Modulated symbol-based one-time pad secure transmission scheme using physical layer keys

This paper proposes a novel modulated symbols-based one-time pad (SOTP) secure transmission scheme using physical layer keys. Unlike classical physical layer key generation and exclusive OR (XOR) encryption in the discrete binary space, we design a framework for modulated symbols-based one-time pad (OTP) encryption, where the cryptographic primitive and mathematical model of SOTP is given to build a practical cryptographic protocol. Compared with existing physical layer encryption (PLE) schemes, we provide rigorous proof that the framework can meet perfect secrecy and correctness requirements. In addition, we provide a specific scheme of physical layer OTP secure transmission for quadrature amplitude modulation (QAM) and phase-shift keying (PSK) symbols based on physical layer keys.
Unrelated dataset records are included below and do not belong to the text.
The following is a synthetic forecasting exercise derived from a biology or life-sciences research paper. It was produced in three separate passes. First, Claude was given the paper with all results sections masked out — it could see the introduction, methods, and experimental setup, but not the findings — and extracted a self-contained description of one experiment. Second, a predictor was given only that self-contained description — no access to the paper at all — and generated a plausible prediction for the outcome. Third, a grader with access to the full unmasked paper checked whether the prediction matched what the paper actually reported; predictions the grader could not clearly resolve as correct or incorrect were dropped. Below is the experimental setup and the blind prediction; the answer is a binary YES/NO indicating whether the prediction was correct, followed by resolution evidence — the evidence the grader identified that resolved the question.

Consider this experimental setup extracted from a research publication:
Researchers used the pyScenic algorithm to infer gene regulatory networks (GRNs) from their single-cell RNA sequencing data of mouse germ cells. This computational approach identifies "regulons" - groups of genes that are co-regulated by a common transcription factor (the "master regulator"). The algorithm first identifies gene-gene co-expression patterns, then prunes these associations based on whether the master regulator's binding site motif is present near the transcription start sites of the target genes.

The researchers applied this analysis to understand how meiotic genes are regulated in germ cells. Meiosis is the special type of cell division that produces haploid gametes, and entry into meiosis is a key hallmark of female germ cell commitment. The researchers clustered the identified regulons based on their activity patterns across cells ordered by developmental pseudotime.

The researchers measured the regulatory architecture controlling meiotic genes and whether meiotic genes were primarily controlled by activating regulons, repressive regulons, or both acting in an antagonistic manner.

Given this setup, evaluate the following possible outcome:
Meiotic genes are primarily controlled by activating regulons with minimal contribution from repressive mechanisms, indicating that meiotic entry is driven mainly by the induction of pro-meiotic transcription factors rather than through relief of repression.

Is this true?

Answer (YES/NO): NO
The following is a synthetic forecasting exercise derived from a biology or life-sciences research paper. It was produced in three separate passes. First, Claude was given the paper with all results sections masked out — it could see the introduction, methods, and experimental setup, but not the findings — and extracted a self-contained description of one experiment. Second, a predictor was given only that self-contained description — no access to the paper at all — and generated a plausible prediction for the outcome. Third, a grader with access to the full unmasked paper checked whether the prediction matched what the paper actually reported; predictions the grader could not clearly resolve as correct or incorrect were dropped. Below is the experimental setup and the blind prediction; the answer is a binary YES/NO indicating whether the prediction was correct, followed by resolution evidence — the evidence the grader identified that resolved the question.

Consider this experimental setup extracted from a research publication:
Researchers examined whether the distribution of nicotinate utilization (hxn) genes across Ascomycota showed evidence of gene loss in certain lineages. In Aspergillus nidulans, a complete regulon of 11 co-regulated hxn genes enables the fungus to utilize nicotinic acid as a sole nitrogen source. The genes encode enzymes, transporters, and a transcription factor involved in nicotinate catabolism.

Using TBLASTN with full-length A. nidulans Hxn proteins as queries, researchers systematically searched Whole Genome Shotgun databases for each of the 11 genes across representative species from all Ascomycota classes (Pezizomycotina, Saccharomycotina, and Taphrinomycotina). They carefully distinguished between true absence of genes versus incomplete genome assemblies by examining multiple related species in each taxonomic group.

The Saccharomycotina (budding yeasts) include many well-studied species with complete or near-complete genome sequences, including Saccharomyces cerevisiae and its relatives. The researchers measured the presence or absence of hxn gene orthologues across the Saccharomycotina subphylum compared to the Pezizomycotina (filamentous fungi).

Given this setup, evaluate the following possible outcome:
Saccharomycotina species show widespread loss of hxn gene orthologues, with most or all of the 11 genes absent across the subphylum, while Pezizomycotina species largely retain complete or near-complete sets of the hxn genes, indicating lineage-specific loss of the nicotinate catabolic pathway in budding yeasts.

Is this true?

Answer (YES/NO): YES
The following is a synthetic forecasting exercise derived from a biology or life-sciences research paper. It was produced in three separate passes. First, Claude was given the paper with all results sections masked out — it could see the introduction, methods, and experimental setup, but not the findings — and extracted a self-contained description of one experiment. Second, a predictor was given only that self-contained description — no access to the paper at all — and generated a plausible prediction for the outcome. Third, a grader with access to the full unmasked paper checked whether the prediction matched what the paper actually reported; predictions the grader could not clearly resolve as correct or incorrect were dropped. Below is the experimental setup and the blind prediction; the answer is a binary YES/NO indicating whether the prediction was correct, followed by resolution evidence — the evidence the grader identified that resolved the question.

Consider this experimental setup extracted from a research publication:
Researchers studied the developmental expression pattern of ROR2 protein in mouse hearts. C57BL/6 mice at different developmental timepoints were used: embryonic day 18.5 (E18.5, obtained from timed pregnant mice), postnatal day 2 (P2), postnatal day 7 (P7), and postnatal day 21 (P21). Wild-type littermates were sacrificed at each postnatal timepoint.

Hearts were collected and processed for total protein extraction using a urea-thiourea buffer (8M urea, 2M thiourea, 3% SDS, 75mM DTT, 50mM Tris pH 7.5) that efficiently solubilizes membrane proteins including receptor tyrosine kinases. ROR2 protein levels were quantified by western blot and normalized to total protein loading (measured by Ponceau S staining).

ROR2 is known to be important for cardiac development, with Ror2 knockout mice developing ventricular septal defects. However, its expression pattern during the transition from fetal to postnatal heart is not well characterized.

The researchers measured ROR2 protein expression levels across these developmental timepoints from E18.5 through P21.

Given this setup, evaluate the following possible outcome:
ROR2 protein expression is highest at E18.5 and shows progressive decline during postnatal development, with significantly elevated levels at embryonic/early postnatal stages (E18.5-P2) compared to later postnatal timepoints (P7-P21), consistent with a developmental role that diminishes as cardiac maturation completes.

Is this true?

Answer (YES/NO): NO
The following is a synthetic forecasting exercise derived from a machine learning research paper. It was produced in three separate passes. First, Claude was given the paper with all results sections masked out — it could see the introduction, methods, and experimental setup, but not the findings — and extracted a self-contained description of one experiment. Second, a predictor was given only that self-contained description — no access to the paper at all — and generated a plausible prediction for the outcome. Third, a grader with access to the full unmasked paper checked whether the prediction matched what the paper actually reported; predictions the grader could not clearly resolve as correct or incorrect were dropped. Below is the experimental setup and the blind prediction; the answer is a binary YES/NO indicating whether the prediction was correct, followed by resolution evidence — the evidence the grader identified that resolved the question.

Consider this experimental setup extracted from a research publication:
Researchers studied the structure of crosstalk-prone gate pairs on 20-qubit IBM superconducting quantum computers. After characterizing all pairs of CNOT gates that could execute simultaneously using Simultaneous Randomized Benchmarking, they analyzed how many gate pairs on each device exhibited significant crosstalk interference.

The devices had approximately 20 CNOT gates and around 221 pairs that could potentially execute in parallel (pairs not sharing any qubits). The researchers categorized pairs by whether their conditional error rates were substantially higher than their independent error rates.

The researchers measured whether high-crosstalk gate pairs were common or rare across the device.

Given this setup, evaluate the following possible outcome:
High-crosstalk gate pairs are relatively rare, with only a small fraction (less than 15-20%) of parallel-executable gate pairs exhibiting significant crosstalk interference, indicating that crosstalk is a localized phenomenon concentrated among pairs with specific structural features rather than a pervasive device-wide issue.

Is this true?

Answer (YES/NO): YES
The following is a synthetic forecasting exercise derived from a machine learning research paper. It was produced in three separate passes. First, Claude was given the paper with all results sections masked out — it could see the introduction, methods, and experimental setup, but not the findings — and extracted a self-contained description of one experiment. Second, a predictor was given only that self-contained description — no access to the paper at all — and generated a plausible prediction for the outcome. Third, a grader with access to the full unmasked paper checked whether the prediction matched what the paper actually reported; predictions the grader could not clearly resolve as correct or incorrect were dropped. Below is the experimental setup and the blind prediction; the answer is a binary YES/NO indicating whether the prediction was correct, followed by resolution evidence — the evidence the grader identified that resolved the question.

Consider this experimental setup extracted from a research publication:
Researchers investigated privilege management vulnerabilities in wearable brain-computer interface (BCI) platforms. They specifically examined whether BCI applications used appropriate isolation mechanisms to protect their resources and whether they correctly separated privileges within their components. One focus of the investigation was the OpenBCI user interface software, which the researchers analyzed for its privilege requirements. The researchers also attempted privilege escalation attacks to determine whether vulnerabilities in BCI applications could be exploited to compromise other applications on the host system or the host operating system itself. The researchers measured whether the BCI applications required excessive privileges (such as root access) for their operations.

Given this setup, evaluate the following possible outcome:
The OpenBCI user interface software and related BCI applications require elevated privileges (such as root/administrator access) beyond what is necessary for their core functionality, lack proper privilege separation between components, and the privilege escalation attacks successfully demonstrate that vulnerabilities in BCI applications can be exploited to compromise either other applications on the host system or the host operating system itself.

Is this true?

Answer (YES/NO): YES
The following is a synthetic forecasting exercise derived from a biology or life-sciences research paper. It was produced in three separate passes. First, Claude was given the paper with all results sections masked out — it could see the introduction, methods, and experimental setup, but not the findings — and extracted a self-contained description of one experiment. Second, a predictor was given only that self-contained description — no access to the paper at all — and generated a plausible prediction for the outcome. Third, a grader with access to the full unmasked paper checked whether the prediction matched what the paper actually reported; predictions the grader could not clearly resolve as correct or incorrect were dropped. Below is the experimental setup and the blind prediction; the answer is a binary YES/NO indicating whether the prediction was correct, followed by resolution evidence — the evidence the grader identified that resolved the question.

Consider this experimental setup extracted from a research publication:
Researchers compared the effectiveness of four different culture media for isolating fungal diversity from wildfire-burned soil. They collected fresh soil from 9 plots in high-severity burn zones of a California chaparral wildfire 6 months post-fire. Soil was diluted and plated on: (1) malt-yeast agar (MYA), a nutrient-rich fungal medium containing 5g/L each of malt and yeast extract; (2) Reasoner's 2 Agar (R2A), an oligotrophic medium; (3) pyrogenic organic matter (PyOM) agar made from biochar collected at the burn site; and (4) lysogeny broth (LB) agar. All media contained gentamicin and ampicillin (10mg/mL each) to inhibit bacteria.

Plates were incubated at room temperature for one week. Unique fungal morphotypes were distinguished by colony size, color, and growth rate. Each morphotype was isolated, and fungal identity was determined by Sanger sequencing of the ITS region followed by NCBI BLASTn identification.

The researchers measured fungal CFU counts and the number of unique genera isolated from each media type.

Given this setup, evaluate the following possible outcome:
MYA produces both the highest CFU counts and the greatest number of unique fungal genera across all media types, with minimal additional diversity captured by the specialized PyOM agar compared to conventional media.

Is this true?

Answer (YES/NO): NO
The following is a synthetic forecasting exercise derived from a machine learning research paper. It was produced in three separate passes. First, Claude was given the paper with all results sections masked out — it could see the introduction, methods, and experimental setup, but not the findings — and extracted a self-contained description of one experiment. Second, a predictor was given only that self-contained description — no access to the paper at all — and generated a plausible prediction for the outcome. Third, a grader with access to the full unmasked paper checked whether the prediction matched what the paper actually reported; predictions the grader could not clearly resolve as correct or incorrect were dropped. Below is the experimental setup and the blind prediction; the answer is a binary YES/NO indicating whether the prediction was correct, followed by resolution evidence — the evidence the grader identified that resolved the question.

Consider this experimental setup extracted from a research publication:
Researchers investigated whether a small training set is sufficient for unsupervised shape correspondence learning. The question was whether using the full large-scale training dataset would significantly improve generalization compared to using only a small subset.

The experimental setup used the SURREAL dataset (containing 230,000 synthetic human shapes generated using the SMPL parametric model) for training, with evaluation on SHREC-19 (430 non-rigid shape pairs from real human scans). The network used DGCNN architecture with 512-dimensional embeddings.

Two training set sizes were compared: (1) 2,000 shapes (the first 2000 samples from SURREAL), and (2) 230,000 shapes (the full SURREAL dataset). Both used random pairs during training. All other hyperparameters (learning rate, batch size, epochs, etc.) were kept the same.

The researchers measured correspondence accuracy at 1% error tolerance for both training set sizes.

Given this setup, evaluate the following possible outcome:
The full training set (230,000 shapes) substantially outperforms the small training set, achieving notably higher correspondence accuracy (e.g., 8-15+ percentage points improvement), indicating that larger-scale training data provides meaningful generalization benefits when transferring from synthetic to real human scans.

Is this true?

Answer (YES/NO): NO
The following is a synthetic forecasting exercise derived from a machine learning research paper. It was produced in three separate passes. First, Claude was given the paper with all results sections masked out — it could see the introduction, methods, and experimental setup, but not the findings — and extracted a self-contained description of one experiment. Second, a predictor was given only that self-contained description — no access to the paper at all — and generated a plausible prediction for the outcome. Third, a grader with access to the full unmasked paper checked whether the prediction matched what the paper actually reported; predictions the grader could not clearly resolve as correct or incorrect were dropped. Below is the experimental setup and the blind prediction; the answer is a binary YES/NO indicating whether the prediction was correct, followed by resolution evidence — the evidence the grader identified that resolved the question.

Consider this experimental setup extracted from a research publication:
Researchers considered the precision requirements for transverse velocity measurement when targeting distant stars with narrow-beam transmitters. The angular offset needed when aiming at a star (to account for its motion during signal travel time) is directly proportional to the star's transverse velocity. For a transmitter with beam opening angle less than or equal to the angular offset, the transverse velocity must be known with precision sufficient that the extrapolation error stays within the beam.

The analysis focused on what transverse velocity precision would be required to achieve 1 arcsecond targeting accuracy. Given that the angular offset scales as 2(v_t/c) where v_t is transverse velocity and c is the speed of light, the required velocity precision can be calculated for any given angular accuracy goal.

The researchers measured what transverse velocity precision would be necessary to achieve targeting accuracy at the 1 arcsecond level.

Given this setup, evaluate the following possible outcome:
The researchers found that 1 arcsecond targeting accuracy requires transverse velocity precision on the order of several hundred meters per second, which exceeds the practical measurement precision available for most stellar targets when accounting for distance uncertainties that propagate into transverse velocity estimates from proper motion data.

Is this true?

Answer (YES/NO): YES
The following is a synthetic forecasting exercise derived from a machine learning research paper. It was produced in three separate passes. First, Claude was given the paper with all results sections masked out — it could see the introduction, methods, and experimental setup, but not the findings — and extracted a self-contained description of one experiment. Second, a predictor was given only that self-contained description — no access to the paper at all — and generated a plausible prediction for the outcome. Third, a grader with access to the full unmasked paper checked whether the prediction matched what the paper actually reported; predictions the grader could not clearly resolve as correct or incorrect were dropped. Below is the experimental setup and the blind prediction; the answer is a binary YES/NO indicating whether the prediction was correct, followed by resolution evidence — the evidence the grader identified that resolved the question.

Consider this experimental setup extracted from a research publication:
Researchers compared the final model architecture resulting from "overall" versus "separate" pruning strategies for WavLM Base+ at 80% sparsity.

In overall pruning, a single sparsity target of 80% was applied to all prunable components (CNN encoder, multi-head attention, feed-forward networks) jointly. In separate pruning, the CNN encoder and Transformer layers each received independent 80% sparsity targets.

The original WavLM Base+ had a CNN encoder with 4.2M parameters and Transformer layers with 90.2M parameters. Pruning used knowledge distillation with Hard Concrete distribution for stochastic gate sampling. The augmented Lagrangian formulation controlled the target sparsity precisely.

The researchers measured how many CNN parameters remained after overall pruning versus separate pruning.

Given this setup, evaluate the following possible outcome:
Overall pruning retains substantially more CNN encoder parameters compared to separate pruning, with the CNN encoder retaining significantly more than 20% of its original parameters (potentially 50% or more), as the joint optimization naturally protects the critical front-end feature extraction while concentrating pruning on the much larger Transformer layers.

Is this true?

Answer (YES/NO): NO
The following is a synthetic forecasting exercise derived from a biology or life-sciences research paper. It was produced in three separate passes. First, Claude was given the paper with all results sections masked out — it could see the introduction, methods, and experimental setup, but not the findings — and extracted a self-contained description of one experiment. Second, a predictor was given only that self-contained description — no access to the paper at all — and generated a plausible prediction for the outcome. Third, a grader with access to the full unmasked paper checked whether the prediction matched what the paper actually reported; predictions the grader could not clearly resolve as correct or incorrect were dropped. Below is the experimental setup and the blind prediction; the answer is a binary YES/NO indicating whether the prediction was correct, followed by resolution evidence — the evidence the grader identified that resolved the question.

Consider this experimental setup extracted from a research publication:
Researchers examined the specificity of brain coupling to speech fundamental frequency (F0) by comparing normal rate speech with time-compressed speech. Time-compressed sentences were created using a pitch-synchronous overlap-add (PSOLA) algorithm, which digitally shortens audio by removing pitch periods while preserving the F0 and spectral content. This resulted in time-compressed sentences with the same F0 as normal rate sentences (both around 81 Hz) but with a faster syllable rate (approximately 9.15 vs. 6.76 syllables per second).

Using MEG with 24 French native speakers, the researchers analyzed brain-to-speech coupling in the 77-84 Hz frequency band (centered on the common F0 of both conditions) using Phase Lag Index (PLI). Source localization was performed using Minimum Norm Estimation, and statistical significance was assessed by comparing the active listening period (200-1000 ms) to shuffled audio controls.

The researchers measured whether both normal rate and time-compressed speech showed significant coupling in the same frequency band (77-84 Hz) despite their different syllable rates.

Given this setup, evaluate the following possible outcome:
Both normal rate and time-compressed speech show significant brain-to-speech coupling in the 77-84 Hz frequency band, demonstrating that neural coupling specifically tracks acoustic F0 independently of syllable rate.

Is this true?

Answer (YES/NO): YES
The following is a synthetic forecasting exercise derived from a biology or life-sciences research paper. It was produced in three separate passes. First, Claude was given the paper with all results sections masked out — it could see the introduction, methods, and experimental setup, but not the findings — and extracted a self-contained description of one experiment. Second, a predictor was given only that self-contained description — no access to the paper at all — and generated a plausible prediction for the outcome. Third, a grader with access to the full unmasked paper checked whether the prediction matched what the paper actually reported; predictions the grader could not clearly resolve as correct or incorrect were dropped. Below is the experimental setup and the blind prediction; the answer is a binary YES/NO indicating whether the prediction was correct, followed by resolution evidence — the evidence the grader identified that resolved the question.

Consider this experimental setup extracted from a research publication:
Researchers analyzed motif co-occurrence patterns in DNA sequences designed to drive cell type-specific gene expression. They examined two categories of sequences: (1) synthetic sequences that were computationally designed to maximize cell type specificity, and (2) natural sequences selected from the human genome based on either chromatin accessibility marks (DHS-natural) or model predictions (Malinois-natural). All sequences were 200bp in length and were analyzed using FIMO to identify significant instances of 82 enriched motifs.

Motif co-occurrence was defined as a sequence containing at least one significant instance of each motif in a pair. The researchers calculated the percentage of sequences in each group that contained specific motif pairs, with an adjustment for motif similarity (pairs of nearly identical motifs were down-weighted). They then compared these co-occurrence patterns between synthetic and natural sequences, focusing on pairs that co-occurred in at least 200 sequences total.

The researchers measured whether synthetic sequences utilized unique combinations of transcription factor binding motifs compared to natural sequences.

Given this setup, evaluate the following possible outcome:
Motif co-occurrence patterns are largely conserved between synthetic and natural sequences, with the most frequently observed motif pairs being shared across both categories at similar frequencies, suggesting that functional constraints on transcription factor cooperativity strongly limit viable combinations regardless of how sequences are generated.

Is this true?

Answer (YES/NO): NO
This scheme realizes the unification of bit encryption and symbol encryption, which can adaptively select the quantization level according to the signal-to-noise ratio (SNR) to minimize the symbol error rate (SER). Further, we analyze the performance quantitatively and derive the closed-form expressions of SER, which indicates that the proposed scheme has a lower SER. Finally, simulation results verify that the proposed symbol-wise OTP secure transmission scheme can achieve perfect secrecy and high reliability.